CareerPlug's annual candidate experience report showed that 49% of applicants rejected a "job offer due to a poor experience" during the hiring process and 81% said "it influenced their decision to accept the offer." Outdated, slow, or confusing processes also hurt your brand. Over a quarter of job seekers gave a negative online review after having a bad experience.
NAPEO reviewed employment growth for small businesses in 2021. Although comparable companies saw a 6% decline, PEO clients "had employment grow by 1% since early 2020." Moreover, the "rate of employment growth over the last six months" was 81% higher.
PEO services provide the technologies and support to ensure smooth recruiting and onboarding experiences. With Rippling PEO, you can onboard new hires in 90 seconds. TriNet PEO offers an applicant tracking system, allowing HR to create and automate customized recruiting pipelines.
Manage risk and compliance
Business growth makes HR more complex. You need to stay abreast of federal, state, and local employment laws and on top of payroll changes and workers' compensation requirements.
Expanding companies may need expert guidance and compliance support, especially if something unexpected occurs. PEOs provide risk mitigation, compliance, and employee safety guidance.
Fuel growth and avoid setbacks by using a PEO to accomplish the following:
- Administer Affordable Care Act and Consolidated Omnibus Budget Reconciliation Act benefits.
- Supply mandatory workplace posters and safety training resources.
- Advise on wrongful termination, harassment, and discrimination claims.
- Develop drug-free and return-to-work programs.
- Provide U.S. Occupational Safety and Health Administration reporting and compliance assistance.
- Offer safety program recommendations and dedicated safety teams.
Enhance benefits and support claims management
Benefits are crucial to recruiting and retaining employees. But small businesses need help finding affordable programs.

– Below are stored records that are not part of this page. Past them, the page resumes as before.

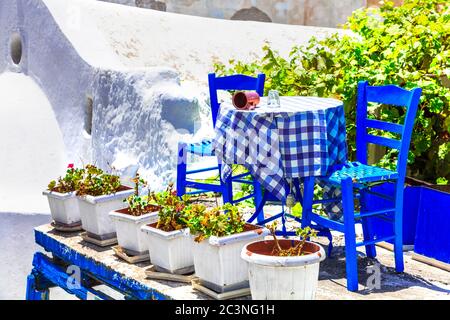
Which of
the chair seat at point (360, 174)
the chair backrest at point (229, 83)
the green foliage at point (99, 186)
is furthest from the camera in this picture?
the chair backrest at point (229, 83)

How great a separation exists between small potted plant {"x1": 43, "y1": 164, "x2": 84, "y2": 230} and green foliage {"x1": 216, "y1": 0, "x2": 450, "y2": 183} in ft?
7.86

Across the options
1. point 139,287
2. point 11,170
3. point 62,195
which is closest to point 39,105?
point 11,170

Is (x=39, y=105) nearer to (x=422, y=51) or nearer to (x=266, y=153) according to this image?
(x=422, y=51)

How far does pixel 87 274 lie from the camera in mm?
4602

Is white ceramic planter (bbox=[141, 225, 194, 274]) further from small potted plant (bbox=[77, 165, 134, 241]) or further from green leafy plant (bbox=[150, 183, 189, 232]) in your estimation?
small potted plant (bbox=[77, 165, 134, 241])

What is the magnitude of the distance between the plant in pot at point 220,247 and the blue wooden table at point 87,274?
0.14 metres

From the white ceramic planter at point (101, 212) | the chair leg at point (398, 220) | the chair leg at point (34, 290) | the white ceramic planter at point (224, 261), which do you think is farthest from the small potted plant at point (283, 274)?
the chair leg at point (34, 290)

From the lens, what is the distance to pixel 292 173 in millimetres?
4078

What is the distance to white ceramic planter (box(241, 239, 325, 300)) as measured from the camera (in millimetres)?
3295

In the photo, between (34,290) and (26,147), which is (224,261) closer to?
(34,290)

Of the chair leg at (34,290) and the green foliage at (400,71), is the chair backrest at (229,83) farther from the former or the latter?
the chair leg at (34,290)

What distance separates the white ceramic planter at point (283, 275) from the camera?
3295 mm

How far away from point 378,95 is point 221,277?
156 centimetres

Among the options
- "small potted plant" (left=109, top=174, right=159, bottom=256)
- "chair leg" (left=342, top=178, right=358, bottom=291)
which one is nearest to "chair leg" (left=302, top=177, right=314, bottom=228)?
"chair leg" (left=342, top=178, right=358, bottom=291)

Furthermore, HR staff must implement, run, and manage your benefits system. Since PEOs pool employees, they can offer better benefits at lower prices. Their technology platforms and support teams handle benefits and claims administration.
According to NAPEO, most organizations added retirement plans, health benefits, and life insurance when they "began working with a PEO." However, PEOs offer nationwide benefits and perks that extend beyond the basics. You can improve your recruiting and retention rates with fitness memberships and wellness perks through Justworks. Or add HealthAdvocate financial planning tools through Engage PEO.
Online tools, mobile apps, and customer support agents are available to help your employees. Your staff can compare options and update their information without requesting assistance from your HR staff. The PEO helpline will explain benefit enrollment choices, assist with disputing a medical bill, or estimate healthcare costs.
[Read more: Everything Your Small Business Needs to Know About Choosing a PEO]
Attract investors and acquire capital
If your company needs external funding, using a PEO can demonstrate your growth mindset to investors and financiers. After all, sustainable growth requires repeatable business processes. PEOs have these in place. They also offer reporting tools for payroll and workforce data.
A reputable third party can give investors peace of mind by providing reliable information. In addition, they can streamline your funding application and follow-up appointments.